Me acompañó la luz del faro de Tánger durante los viajes de fin de semana que hacíamos Diana y yo a Tarifa. Con el cielo estrellado y viento de veinte kilómetros por hora, fue el único testigo de una borrachera antológica que agarramos con vino rosa. Diana reía y yo orinaba en la playa peleando con el viento. Uno de los instantes mas bellos de mi vida. Otro tipo de hogar. Me gusta pensar que el faro también reía.

Ante mi se han aparecido los faros de Reforma como un espejismo cuando mas los necesito. En las noches que regreso triste y agotado de Santa Fe, entre el infierno vial de Constituyentes. Ellos han aparecido, alzándose iluminados y victoriosos en medio del valle de México para anunciarme que el hogar está cerca.

A pesar de todo el tiempo que he vivido en la Ciudad de México, debo confesar que aún me pierdo. Incluso en las calles cercanas a los sitios donde crecí. No es porque no preste atención, es simplemente que, a ratos, todas las calles son lo mismo. Solamente tienen otro nombre. Todas tienen los mismos cafés, los mismos restaurantes y bares llenos de gente que luce exactamente igual. 

Es en esos momentos que alzo la vista y busco mis faros. Hay veces en las que los árboles tapan el cielo, también a mis faros. Entonces la ciudad se convierte en una caja de la que no puedo salir, hasta que camino más y aparecen los faros. Existe algo mas grande que todas estas calles rotas por raíces de árboles mal plantados. 

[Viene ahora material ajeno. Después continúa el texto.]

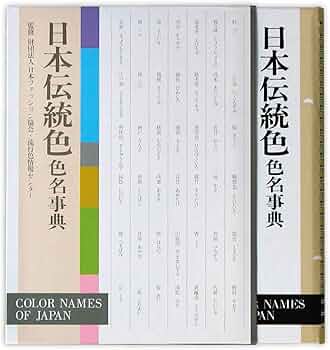 日本傳統色彩考 その色名色調 全3巻 新版 日本の伝統色 その色名と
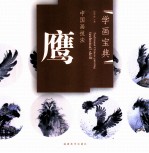 中国画技法 鹰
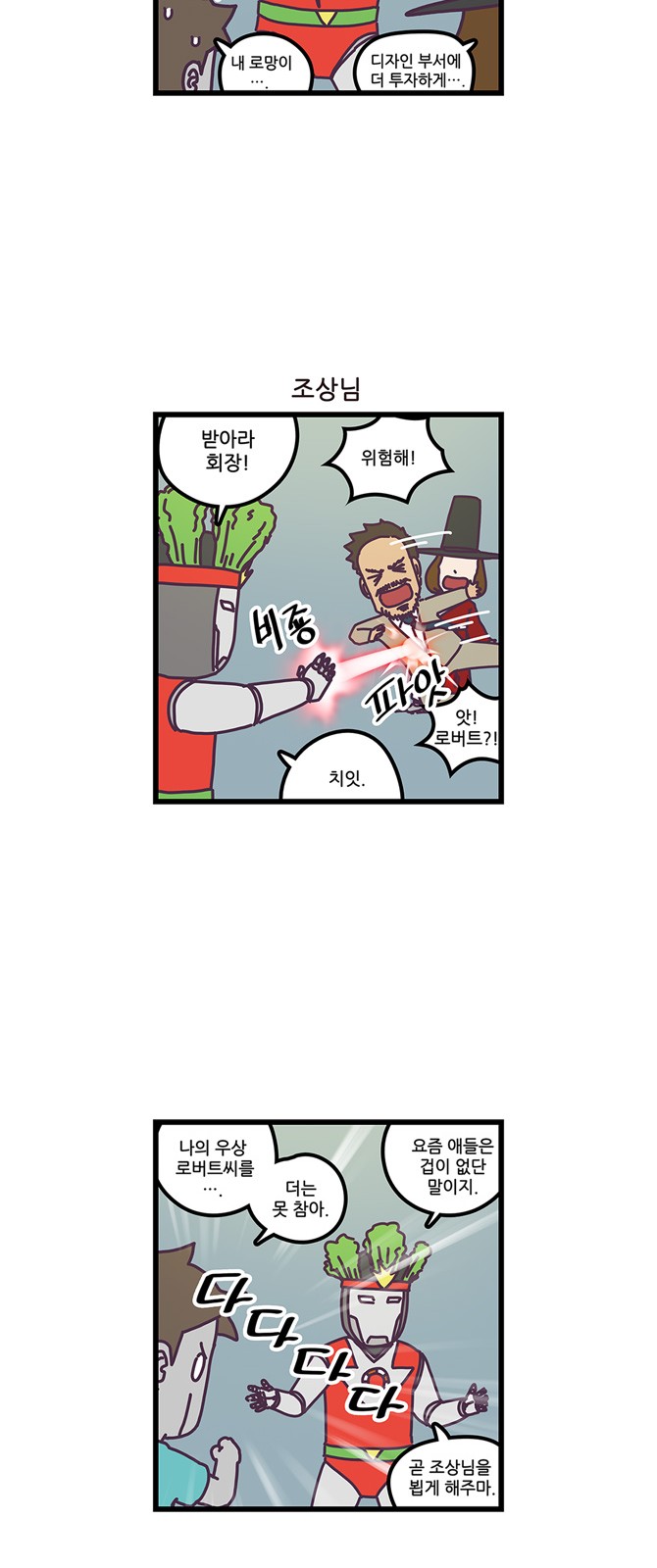 15 페이지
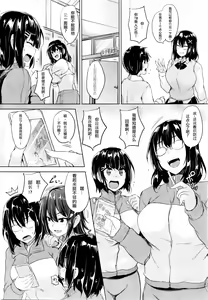 Page 2 of Soukyuu Love Attack Ch. 1 - preview thumbnail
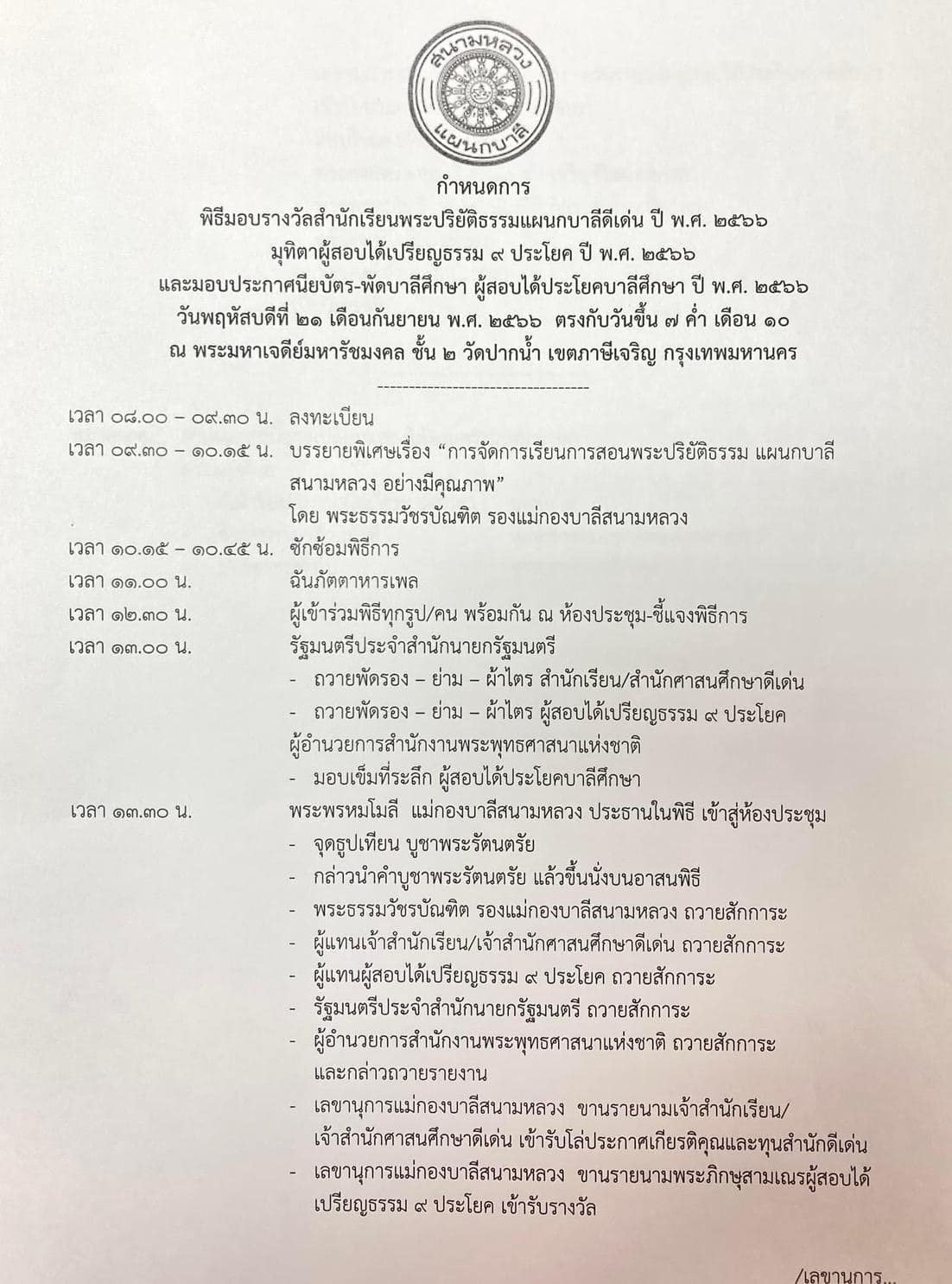 พิธีเปิดอบรมก่อนสอนธรรม สนามหลวง  นักธรรมชันตรี ประจำปี 2566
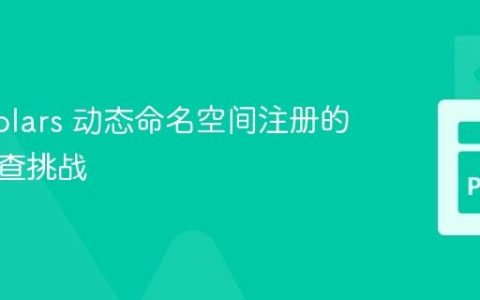 解决 Polars 动态命名空间注册的类型检查挑战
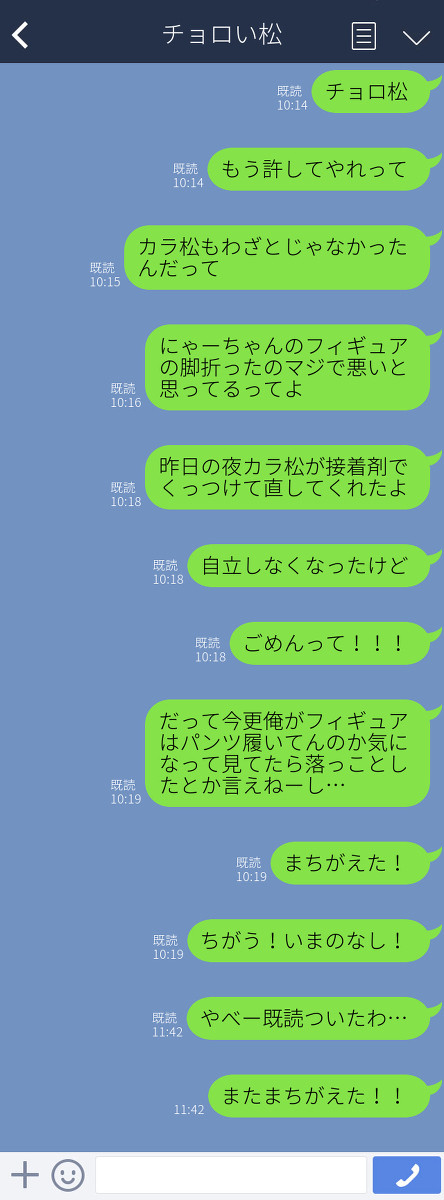 松野家の日常トーク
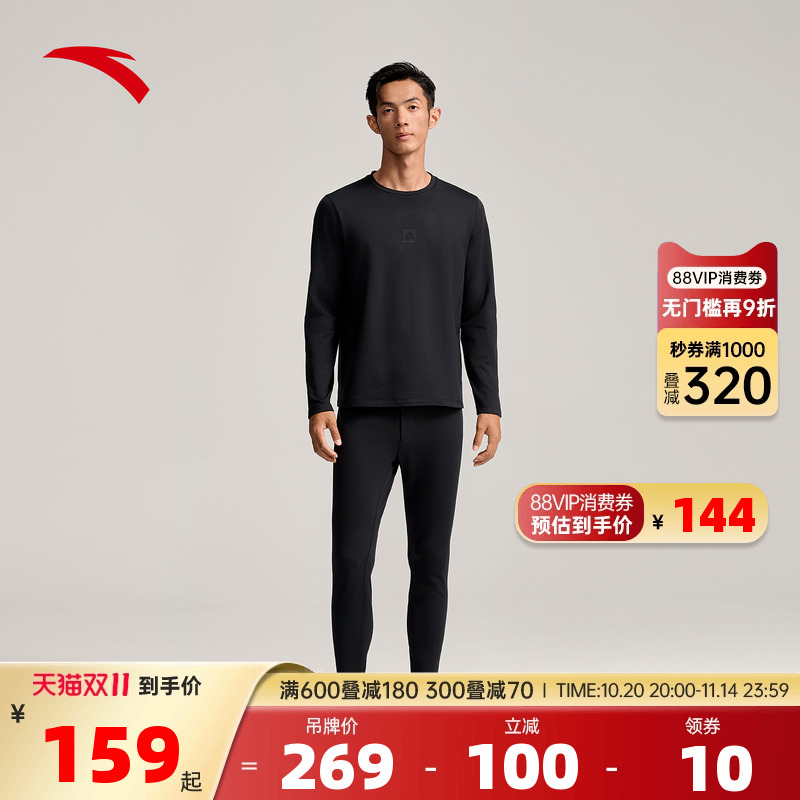 安踏加绒保暖内衣套装男士2025冬季新款无痕打底衫秋衣秋裤两件套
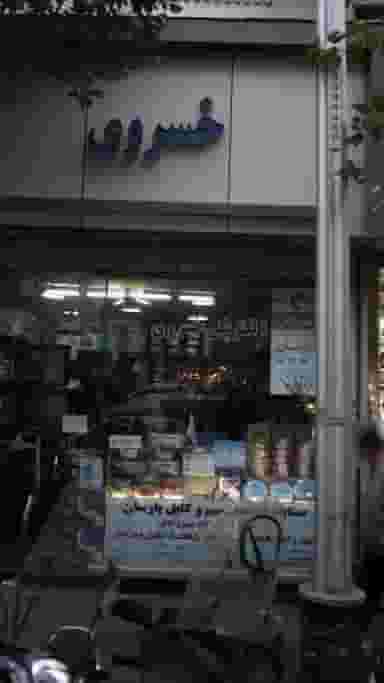 الکتریکی خسروی در فردوسی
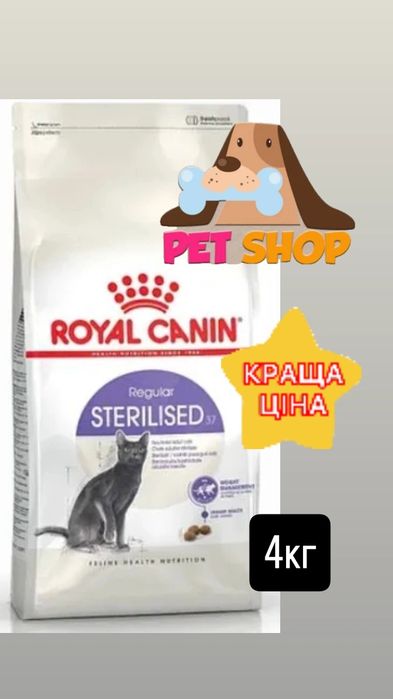 Royal Canin Sterilised 4кг - сухий корм для стерилізованих кішок | Контроль ваги та здоров'я сечовивідних шляхів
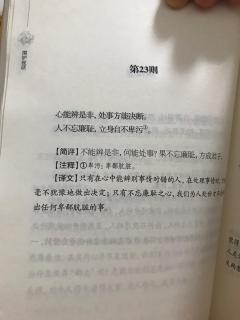 围炉夜话《第二十三则》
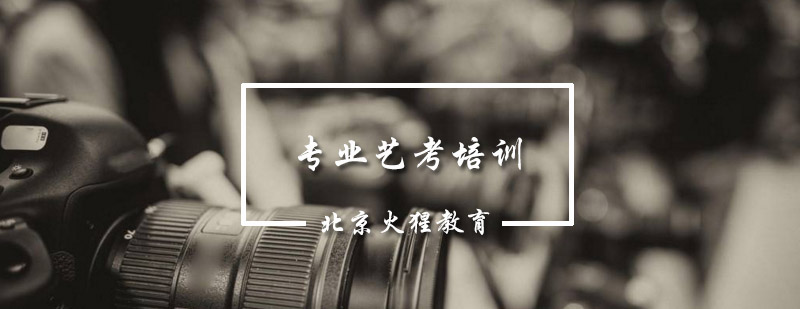 戏剧专业备考规划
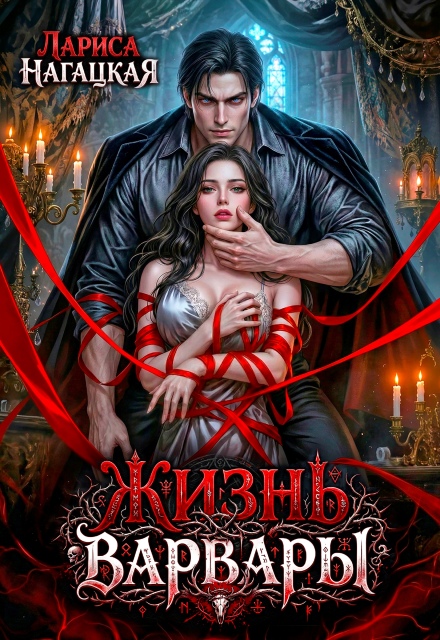 Книга. "Жизнь Варвары" читать онлайн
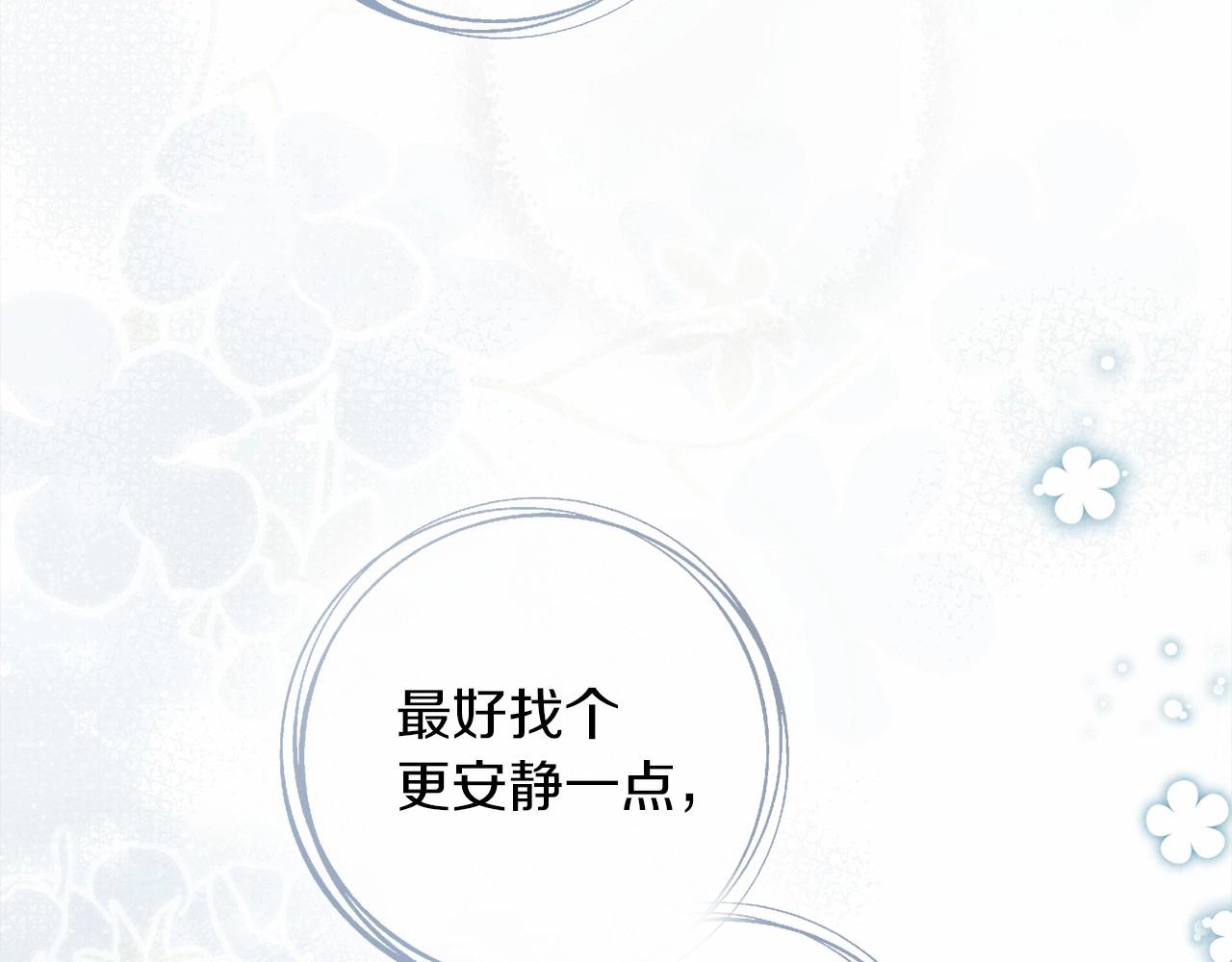 第54话 躲在墙角133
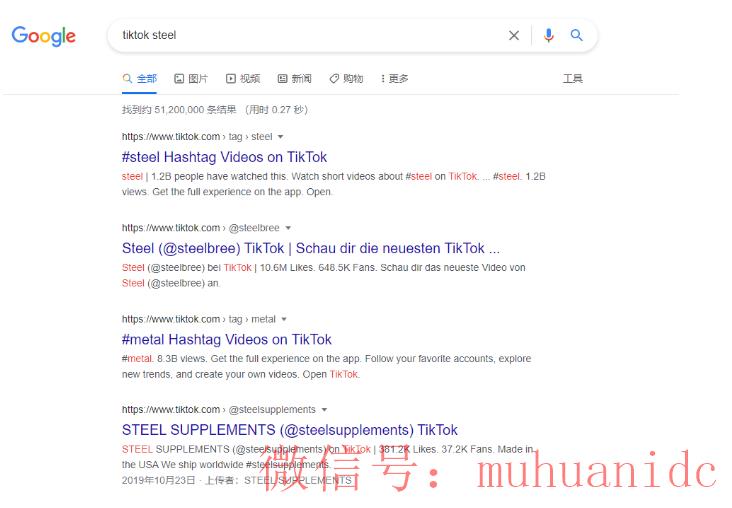 tiktok账号购买平台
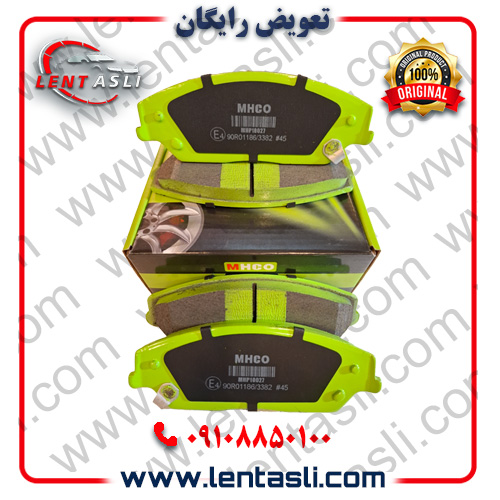 لنت ترمز جلو جیلی امگرند X7 سال ۲۰۱۴ – ۲۰۱۲ برند ام اچ کو (Mhco) اصلی سری سوپر کربن سرامیکی ضد لغزش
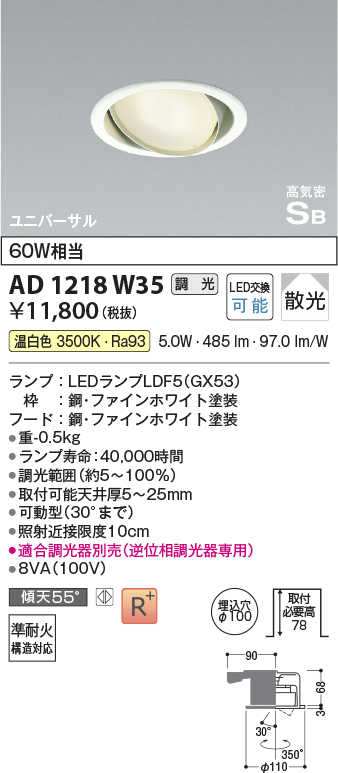 安心のメーカー保証【インボイス対応店】AD1218W35 コイズミ ダウンライト ユニバーサル LED  Ｔ区分の画像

Esos faros, los que están frente al mar y los que se alzan en medio del concreto, suelen ser mi brújula. Me orientan cuando el celular no tiene batería y me siento lejos del hogar. Siento que me susurran: “Tu hogar está cerca, pues ya me puedes ver. Ahora no te puedes extraviar, aquí estoy yo. Aún en medio de la noche me puedes ver. En medio de todo puedes buscarme a mi siempre que necesites volver”. 

Como los marineros buscando A Coruña, yo he pasado buena parte de mi vida buscando los puntos de luz que se asoman sobre lo demás. Ojalá alguno de esos marineros haya subido a lo mas alto del faro, para buscar en el horizonte algún otro faro. Ojalá lo haya encontrado. 

Me gusta revisitar mis faros. Me gusta ver desde las alturas cómo me ven a mí. En la mayoría, hay bares en la cúspide. Una trampa fatal para mi seca garganta. Pido una cerveza y analizo las ciudades, que se vuelven súbditas a los pies de los gigantes. Busco un edificio guiándome de otros y digo: “Mira, ahí, detrás de ese edificio… No, no de ese no. Del otro. Si, ese. Bueno, ahí atrás está mi casa”. 

Hay noches en las que despierto sobresaltado. Sueño que esta ciudad se quedó sin los faros de Reforma, que un maremoto acabó con el de Tánger y al faro Roncali se lo terminó de comer el óxido. Que mi Torre Sevilla cayó al Guadalquivir y que el World Trade Center nunca existió. Es en esas noches que soy un marinero perdido bajo las estrellas, sin A Coruña, sin faro, sin anticipo de hogar. 

Un marinero condenado a morir en la mar.